[Collected data]
○ ○ ○ ○ ○ ○ ○
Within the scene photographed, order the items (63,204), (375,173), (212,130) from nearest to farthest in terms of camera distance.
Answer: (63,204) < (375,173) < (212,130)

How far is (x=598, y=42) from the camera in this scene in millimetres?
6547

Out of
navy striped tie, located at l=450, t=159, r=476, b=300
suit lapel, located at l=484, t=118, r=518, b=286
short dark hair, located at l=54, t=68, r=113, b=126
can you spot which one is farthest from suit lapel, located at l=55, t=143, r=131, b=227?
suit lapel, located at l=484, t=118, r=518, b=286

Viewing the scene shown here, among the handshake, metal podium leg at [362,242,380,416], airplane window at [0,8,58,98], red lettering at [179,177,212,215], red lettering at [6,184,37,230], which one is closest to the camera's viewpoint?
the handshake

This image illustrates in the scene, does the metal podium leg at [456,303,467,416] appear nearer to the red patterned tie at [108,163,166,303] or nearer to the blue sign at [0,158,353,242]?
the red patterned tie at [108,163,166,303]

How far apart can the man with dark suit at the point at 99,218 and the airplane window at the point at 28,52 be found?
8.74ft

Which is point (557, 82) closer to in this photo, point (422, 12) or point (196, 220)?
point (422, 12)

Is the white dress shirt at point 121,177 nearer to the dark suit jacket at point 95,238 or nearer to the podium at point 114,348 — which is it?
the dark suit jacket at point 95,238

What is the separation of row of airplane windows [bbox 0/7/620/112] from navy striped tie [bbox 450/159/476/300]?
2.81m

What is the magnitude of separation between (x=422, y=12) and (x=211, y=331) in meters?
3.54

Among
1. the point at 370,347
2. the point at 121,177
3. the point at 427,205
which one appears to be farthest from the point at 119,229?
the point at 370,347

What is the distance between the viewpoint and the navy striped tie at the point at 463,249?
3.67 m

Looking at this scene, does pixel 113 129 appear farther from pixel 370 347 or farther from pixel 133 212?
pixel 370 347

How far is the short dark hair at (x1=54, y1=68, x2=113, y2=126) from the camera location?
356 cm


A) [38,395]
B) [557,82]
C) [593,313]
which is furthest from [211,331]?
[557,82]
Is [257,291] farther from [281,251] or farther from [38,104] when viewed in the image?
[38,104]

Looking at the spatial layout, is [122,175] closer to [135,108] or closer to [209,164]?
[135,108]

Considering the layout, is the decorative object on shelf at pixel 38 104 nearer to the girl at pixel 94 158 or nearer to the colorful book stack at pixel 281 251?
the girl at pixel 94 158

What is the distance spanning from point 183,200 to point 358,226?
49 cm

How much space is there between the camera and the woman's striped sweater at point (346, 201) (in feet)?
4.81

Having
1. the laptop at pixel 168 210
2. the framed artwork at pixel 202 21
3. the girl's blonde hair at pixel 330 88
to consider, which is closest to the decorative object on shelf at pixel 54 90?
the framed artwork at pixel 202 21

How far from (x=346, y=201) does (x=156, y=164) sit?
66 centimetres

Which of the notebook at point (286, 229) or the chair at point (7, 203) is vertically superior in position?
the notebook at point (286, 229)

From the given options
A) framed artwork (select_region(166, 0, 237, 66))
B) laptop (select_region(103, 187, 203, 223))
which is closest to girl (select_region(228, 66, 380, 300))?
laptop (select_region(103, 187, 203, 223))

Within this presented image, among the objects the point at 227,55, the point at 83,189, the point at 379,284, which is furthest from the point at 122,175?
○ ○ ○ ○ ○ ○ ○
**Job:** Restate every record exactly, leaving nothing out.

**Output for this task:**
Within the scene photographed, order the items (63,204), (375,173), (212,130) from nearest to farthest in terms of camera distance.
Answer: (63,204) < (375,173) < (212,130)

How far is (x=598, y=42) from the camera in this scene in millimetres?
6547

Out of
navy striped tie, located at l=450, t=159, r=476, b=300
suit lapel, located at l=484, t=118, r=518, b=286
short dark hair, located at l=54, t=68, r=113, b=126
can you spot which one is farthest from suit lapel, located at l=55, t=143, r=131, b=227?
suit lapel, located at l=484, t=118, r=518, b=286

Viewing the scene shown here, among the handshake, metal podium leg at [362,242,380,416], airplane window at [0,8,58,98], red lettering at [179,177,212,215], red lettering at [6,184,37,230], which one is closest to the camera's viewpoint?
the handshake

This image illustrates in the scene, does the metal podium leg at [456,303,467,416] appear nearer to the red patterned tie at [108,163,166,303] or nearer to the blue sign at [0,158,353,242]?
the red patterned tie at [108,163,166,303]

How far apart can the man with dark suit at the point at 99,218 and the airplane window at the point at 28,52 be found?
8.74ft

Which is point (557, 82) closer to in this photo, point (422, 12) or point (196, 220)?
point (422, 12)

Is the white dress shirt at point 121,177 nearer to the dark suit jacket at point 95,238 or nearer to the podium at point 114,348 — which is it?
the dark suit jacket at point 95,238

What is the separation of row of airplane windows [bbox 0/7/620/112] from navy striped tie [bbox 450/159/476/300]?
2.81m

What is the magnitude of separation between (x=422, y=12) and (x=211, y=331) in meters?
3.54

Among
1. the point at 370,347
2. the point at 121,177
3. the point at 427,205
which one appears to be farthest from the point at 119,229?
the point at 370,347

What is the distance between the viewpoint and the navy striped tie at the point at 463,249?
3.67 m

Looking at this scene, does pixel 113 129 appear farther from pixel 370 347 or farther from pixel 133 212?
pixel 370 347

How far is the short dark hair at (x1=54, y1=68, x2=113, y2=126) from the camera location?
356 cm


A) [38,395]
B) [557,82]
C) [593,313]
which is furthest from [211,331]?
[557,82]
Is [257,291] farther from [281,251] or farther from [38,104] when viewed in the image?
[38,104]

Looking at the spatial layout, is [122,175] closer to [135,108] or closer to [209,164]?
[135,108]

Considering the layout, is the decorative object on shelf at pixel 38 104 nearer to the girl at pixel 94 158 or nearer to the colorful book stack at pixel 281 251?
the girl at pixel 94 158

What is the distance spanning from point 183,200 to point 358,226?
49 cm

How much space is there between the camera and the woman's striped sweater at point (346, 201) (in feet)?
4.81

Having
1. the laptop at pixel 168 210
2. the framed artwork at pixel 202 21
3. the girl's blonde hair at pixel 330 88
to consider, which is closest to the decorative object on shelf at pixel 54 90?
the framed artwork at pixel 202 21

How far from (x=346, y=201) does (x=156, y=164) sit?
66 centimetres

Which of the notebook at point (286, 229) or the chair at point (7, 203) is vertically superior in position?
the notebook at point (286, 229)

From the given options
A) framed artwork (select_region(166, 0, 237, 66))
B) laptop (select_region(103, 187, 203, 223))
which is closest to girl (select_region(228, 66, 380, 300))?
laptop (select_region(103, 187, 203, 223))

Within this presented image, among the objects the point at 227,55, the point at 83,189, the point at 379,284, which is furthest from the point at 122,175?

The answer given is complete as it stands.